With after processing the corpus with `.fit_transform()` we 


In [None]:
# CountVectorizer comes with some text-processing features, such as stop_words, case folding
vectorizer_bow = CountVectorizer(stop_words='english')

# Fit the vectorizer to the corpus to build the vocabulary 
# (vectorizer_bow.vocabulary_ contains a dictionary mapping token -> column index)
bow_matrix = vectorizer_bow.fit_transform(faqs)

# Get the unique words (features) that form the vocabulary
vocabulary = vectorizer_bow.get_feature_names_out()

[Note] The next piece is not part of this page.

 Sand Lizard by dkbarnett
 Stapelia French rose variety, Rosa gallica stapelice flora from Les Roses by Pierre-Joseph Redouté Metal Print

def print_vocabulary(vocabulary):
    print(f"Total vocabulary size: {len(vocabulary)}\n")
    print("Vocabulary (unique tokens):")
    print(vocabulary)

print_vocabulary(vocabulary)


In [None]:
vectorizer_bow.vocabulary_

### 2.2 Our own text-processing pipeline
We can define our own pre-processing pipeine by providing a tokenizer argument `CountVectorizer(tokenizer=my_tokenizer)`, which returns the list of (pre-processed) tokens for the input corpus.

In [None]:
import spacy

# Load the small English language model for spaCy
# We will use this model to perform advanced pre-processing (like lemmatization)
# Note: You may need to run `python -m spacy download en_core_web_sm` once in your environment
try:
    nlp = spacy.load("en_core_web_sm", disable=["parser", "ner"])
except OSError:
    print("Warning: spaCy model 'en_core_web_sm' not found. Please run 'python -m spacy download en_core_web_sm'")
    # Fallback to a simpler model creation if the standard one fails
    nlp = spacy.blank("en")


# --- NEW CUSTOM TOKENIZER FUNCTION ---
def spacy_tokenizer(document):
    """
    Custom tokenizer using spaCy for advanced pre-processing.
    It performs tokenization, lemmatization, and removes stop words/punctuation.
    This aligns the process with the manual steps students learned previously.
    """
    # 1. Process the document with spaCy
    doc = nlp(document)
    
    # 2. Extract tokens, perform lemmatization, and filter:
    #    - .lemma_: the base form of the word (e.g., 'updates' -> 'update')
    #    - .is_stop: skip common stop words (if the model is loaded)
    #    - .is_punct: skip punctuation
    #    - .is_alpha: keep only tokens that are purely alphabetic
    tokens = [
        token.lemma_.lower() 
        for token in doc 
        if not token.is_stop and not token.is_punct and token.is_alpha
    ]
    return tokens
# --- END NEW CUSTOM TOKENIZER FUNCTION ---


# Initialize the CountVectorizer
# 1. We now pass our custom spacy_tokenizer function to the 'tokenizer' argument.
# 2. We set 'stop_words' to None because spaCy_tokenizer handles stop words internally.
# 3. We set 'token_pattern' to None because the custom tokenizer handles token extraction.
vectorizer_bow = CountVectorizer(tokenizer=spacy_tokenizer, 
                                 stop_words=None, 
                                 token_pattern=None)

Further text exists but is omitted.